[Excerpt provided]:
* * * *
Initially a simple implementation of [1] as a school project, I ended up making my own implementation of a multi-resolution spline algorithm inspired by the techniques used in [1].

A big part of the project relies on [2], which mostly uses techniques described in [3].

This project is written in C++ and uses the OpenCV 3.1 library for image processing routines.

Demonstration of the algorithm can be found here.

To build the project:

git clone [email protected]:antoinewdg/multifocus-imaging.git
cd multifocus-imaging
mkdir bin
cd bin
cmake ..
make

To run it, the images you want to used must be named with the format <prefix><index>.<extension>. For example, the images can be name photo0.jpg, photo1.jpg and photo2.jpg. The prefix, the number of images and extension are the first 3 arguments of the program, the 4th one being a boolean indicating whether the images must be realigned before processing.

For example, to use the images of the bug of this repository, after the build step described above:

./multi_focus ../files/sbug0 13 png 0

The program loads the input images and displays the resulting multi-focus images for different values of a parameter t.

After implementing the algorithm described in [1], I found it had several limitations:

• it does not perform well when a part of the scene is blurry in every input image, the tiles used to decompose the image are visible in these parts
• it is quite complicated: recomposing the image tile by tile is not a trivial task, and for optimal quality we also need to perform a graph cut for every tile fusion
• it does not take advantage of the power of the multi-resolution spline: only small tiles are merged using this technique

For this reasons, I deviated from this algorithm in two ways:

• I used multi-resolution spline to merge all the images at once
• I chose another measure of focus in the image

To merge all the images at once, I computed a depth map base one the measure of focus similar to the one in [1], except that depth is computed for each pixel instead of only computing it for each tile. This depth map is then smoothed using a denoising algorithm (here non local means is used, but is probably overkill).
* * * *
[Available data]:
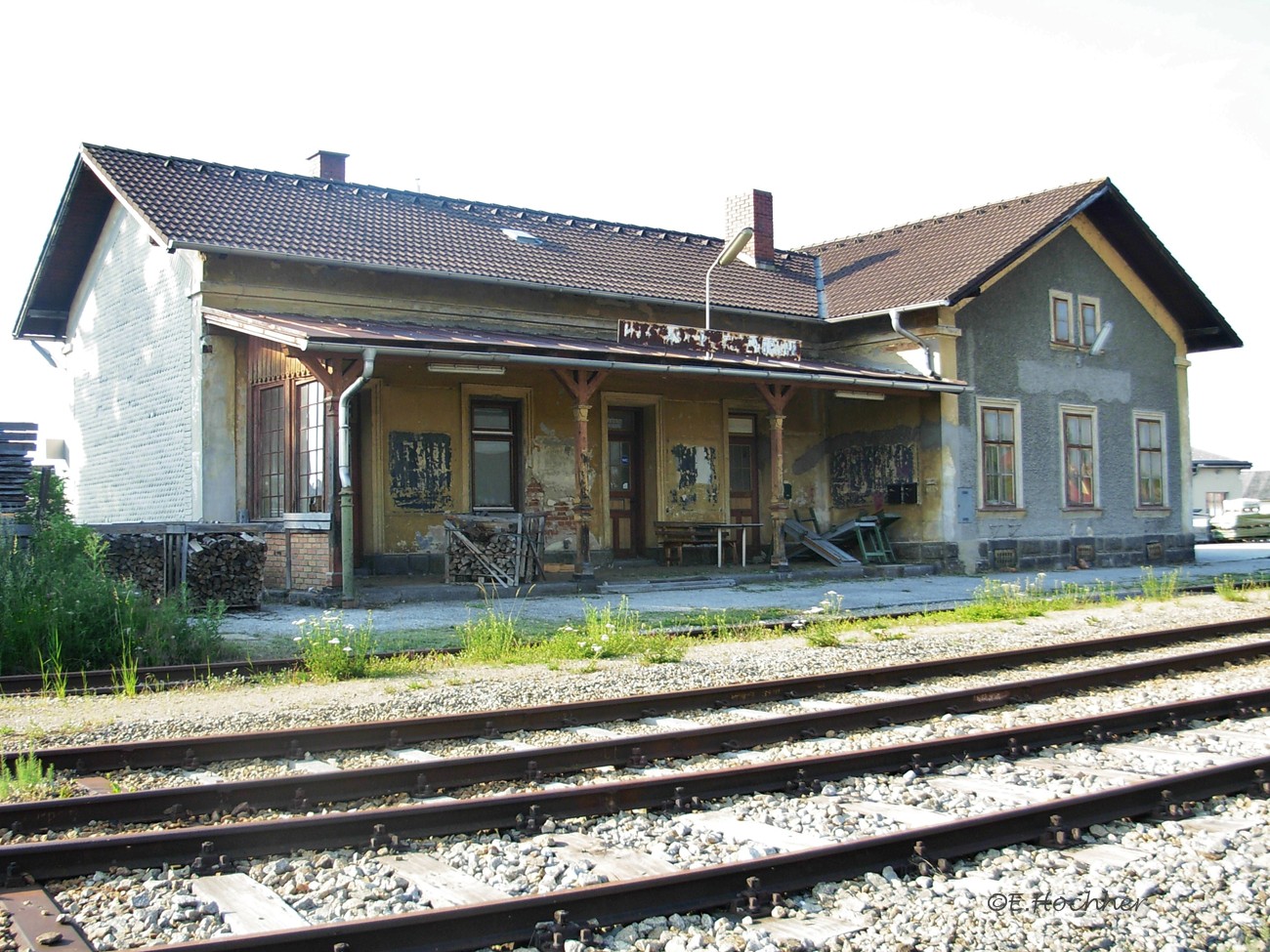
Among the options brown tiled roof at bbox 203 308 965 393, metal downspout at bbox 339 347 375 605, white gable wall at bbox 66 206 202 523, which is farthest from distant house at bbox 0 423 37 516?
* * * *
[Work instructions]:
• a. Answer these about the multi-focus imaging project description:
(i) Which library and version does the project use for image processing routines?
(ii) What does the fourth argument of the program indicate?
(iii) Which denoising algorithm is used to smooth the depth map?
• b. Carry the multi-focus imaging project description forward from its last sentence.
The listing has no connection to the text.

[Responses to the tasks]:
• a.
(i) OpenCV 3.1
(ii) Whether the images must be realigned before processing
(iii) Non local means

• b.
All the images are then merged using the depth map to build a mask for each image.

Using the modified Laplacian described in [1] to measure focus gave some slightly unsatisfying results in specific cases (nothing huge but for example in the case of the bug one "hair" move between to images, and the Laplacian counted both positions of the "hair" as focused). Consequently, I decided to again take advantage of the insight given by the multi-resoltion spline, so I used the dilation by a circle of the base of the pyramid (which corresponds to high frequencies) as a measure of focus.

The size of the circle used for dilatation is the parameter t used in the algorithm.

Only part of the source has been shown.